(Tasks for this exercise)
A. List every bullet weight, in grains, that the forum post about the Ruger M77 .260 says was fired through the rifle.
B. Quote the stretch of the forum post about the Ruger M77 .260 that opens with the words containing "Bad time at" and closes with "rifle was perfect.".

(Source)
Bad time at black range with Ruger M77 .260

blob

New member
I had heard a lot of horror stories about some Ruger M77s and being a Remington man I didn't think I would ever buy one. I bought an M77 Mark 2 Stainless steel in .260 caLiber with the toy plastic stock. I bought it in February 2005 and begin some range shots this spring. First I tried Factory 140 grain Remington rounds. Then I begin reloading 100 grain, 120 grain and 129 grain bullets. I have tried 5 powders in all kinds of loads in all these weights and the last was H4350. I tried five different primers, floated the barrel, two known to be true scopes and finally had the rifle checked out by a custom rifle maker that makes marine sniper rifles, among the multitude of others he makes. He said everything in the rifle was perfect.
This rifle will not group nor shoot the same pattern no matter what load or bullet you use. I have cleaned it and I have left it dirty and it is the same.
I have taken 5 minutes between shots to 10 minutes in 3 shot groups. I have shot off sand bags and a sturdy rifle rest.
At 100 yards 3 rounds may shoot 2.5 one time and 3" the next and then maybe a .750 then back to 2" groups. I have shot a 1" group and then the very next 3 with the same load will be 3.5 or maybe 2.5 with a 5 inch flyer. Everything is good and tight I even let the rifle maker mount a new 6.5 x 20 scope with Leopold steel mounts-same results. Any one else going through this? I am goin gto send it back to Ruger with some targets if the next shooting dosen't do any better. Oh yeah the trigger was smoothed out to 1 lB.Same results-scatter, scatter, scatter, maybe close then scatter again! I guess it will make a real good lamp stand or boat paddle. Damn sure tired of it. Never had a rifle do this. I have had some that 1.5 was all they woulf do but they would do it all day. This thing can't figure out if it likes 3.5 groups with 4 inch flyers or 2" groups with 3 inch flyers or--well anyway!

(Raw data)
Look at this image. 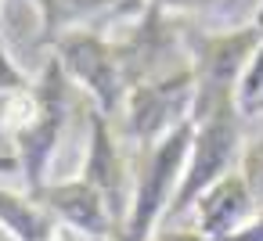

(Answer set)
A. 140 grain (factory Remington rounds), 100 grain, 120 grain, 129 grain

B.
Bad time at black range with Ruger M77 .260

blob

New member
I had heard a lot of horror stories about some Ruger M77s and being a Remington man I didn't think I would ever buy one. I bought an M77 Mark 2 Stainless steel in .260 caLiber with the toy plastic stock. I bought it in February 2005 and begin some range shots this spring. First I tried Factory 140 grain Remington rounds. Then I begin reloading 100 grain, 120 grain and 129 grain bullets. I have tried 5 powders in all kinds of loads in all these weights and the last was H4350. I tried five different primers, floated the barrel, two known to be true scopes and finally had the rifle checked out by a custom rifle maker that makes marine sniper rifles, among the multitude of others he makes. He said everything in the rifle was perfect.